WORTHINGTON -- Celebrating diversity is what Worthington's International Festival is all about, and its organizers have come up with an amazingly diverse selection of entertainment to support that theme. The festival begins Friday evening and continues into Saturday with a full slate of singing, dancing and even a bit of Scandinavian humor thrown in.
"One of the challenges each year is to try to get something new and fresh, yet be conscious that people want to come back and see some of the same people because they were so good the previous year," said Leann Enninga, International Festival committee chairwoman. "There are a great many we would like to have back because they were so awesome, but we don't want it to be the same old, same old, so we consciously work at that."
New to the entertainment schedule this year is Middle Eastern dancing and music. On Friday night, Maqam, a Middle Eastern musical group, will perform, as will Jawaahir, the only Middle Eastern dance company based in the Midwest. Jawaahir, meaning jewel in Arabic, is associated with the Cassandra School, which currently offers 29 classes a week in various forms of Middle Eastern dance.
"Belly dance is the term people use for what people see in the clubs, but we do much more than that," explained Eileen Goran, one of the company's founding members. "That's sort of Egyptian nightclub dancing, contemporary dance women do at parties and for each other. In addition, we do traditional dances of Tunisia, Saudi Arabia, Morocco, Egypt. Traditional dancing looks nothing like belly dancing, although some moves overlap, and some of the vocabulary is the same. Just as in America club dancing in New York looks different than dancing in New Orleans or out west, the dance from each region (of the Middle East) is pretty distinctive, mainly because the music is different."
Although she's not of Middle Eastern descent, Goran, a native of New York City, became interested in this type of dancing after studying other forms, including time at the famed Martha Graham school.
ADVERTISEMENT
"When I moved out to Minnesota, I had looked for the best teacher around, and a friend of mind suggested she wanted to take belly dancing at community ed. It's just an amazing style of dance," she said.
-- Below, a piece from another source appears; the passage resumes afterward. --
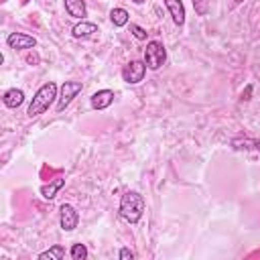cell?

The Jawaahir ensemble will dress in traditional costumes and perform to traditional music, educating their audience in the process.
"That's a large part of our mission," Goran explained. "We will have someone speaking before each piece, introducing the group, each type of dance, where it's from, whatever we feel is important."
For ethnic education about a culture that hits a little closer to home, the International Festival committee has engaged the talents of LeRoy Larson and the Minnesota Scandinavian Ensemble.
"We've been recording since 1974," explained Larson, who lives in Lakeland, across the border from Hutchinson, Wis. "There are three of us. We play a variety of instruments and play a lot of fun music -- Scandinavian dance music, folk songs. We do some humor, too, when the situation is right, when there are Scandinavians around that can understand it. We have a good time and do a lot of traveling."
Larson is a former public music school teacher who now works as a substitute teacher whenever his performance schedule allows. He has extensively researched Scandinavian music, particularly Norwegian music in Minnesota, which became his doctorate dissertation at the University of Minnesota. He plays the banjo, guitar and mandolin and sings. Mel and Art, the other two gentlemen who make up the ensemble, play accordion and guitar.
"Art and I both do vocals and some of the comedy parodies," Larson detailed. "The comedy tradition is in some of the dialect songs of the Scandinavians. Those are usually very humorous songs. Some are parodies, some are original."
The Minnesota Scandinavian Ensemble's program has a heavy emphasis on Norwegian-American and Swedish-American musical styles, which are difficult to characterize, according to Larson, although they'll also throw in a few German polkas for good measure.
ADVERTISEMENT
"We are dealing with the people living here, cater to them," he explained. "They love to dance, and the music brings back memories from childhood, of their parents and grandparents. The dancers know, when they hear us, they know we have the old style they remember, what they grew up with. It's different than what's played in Scandinavia today. We grew up playing dances. In fact, that's how we started playing. It's a lighter style than the German style, whatever that means."
The two days of entertainment at the International Festival will also feature an African-American storyteller, a one-man band, African Children's Dancers, Veracruz Dancers, Karibuni (a group that performs African and Jamaican music), a Lao dance group, Karen-Burmese entertainment, Mexico Lindo (Mexican folkloric dance group), Salsabrosa (Latin music) and the country and bluegrass stylings of Maceylyn Rossow, an up-and-coming singer from Lakefield.
The aim is to have something that will appeal to everyone and to bring new people down to see what the festival is all about, Enninga emphasized.
"I'm always excited to see the people who come every year. It's great to see them come back year after year, and there are some real stalwarts about coming out to see it," she said. "But as much as anything, we want to say to people, if you haven't checked it out, you're missing a really good deal, and I mean that in every way. It's fun, relaxing, and my goodness, it's free, because of the support of the community. We are basically operating on the goodwill of the businesses and individuals who help to support the festival, and the best part is obviously they do, proving that by digging in their pockets.
"It says a lot for the community, shows that people consider the cultural values to be an important part of what we are and who we are going to become. ... We have a lot to be proud of with the diversity in this community. We don't always recognize how positive that can be for our community, a positive thing living with us as neighbors."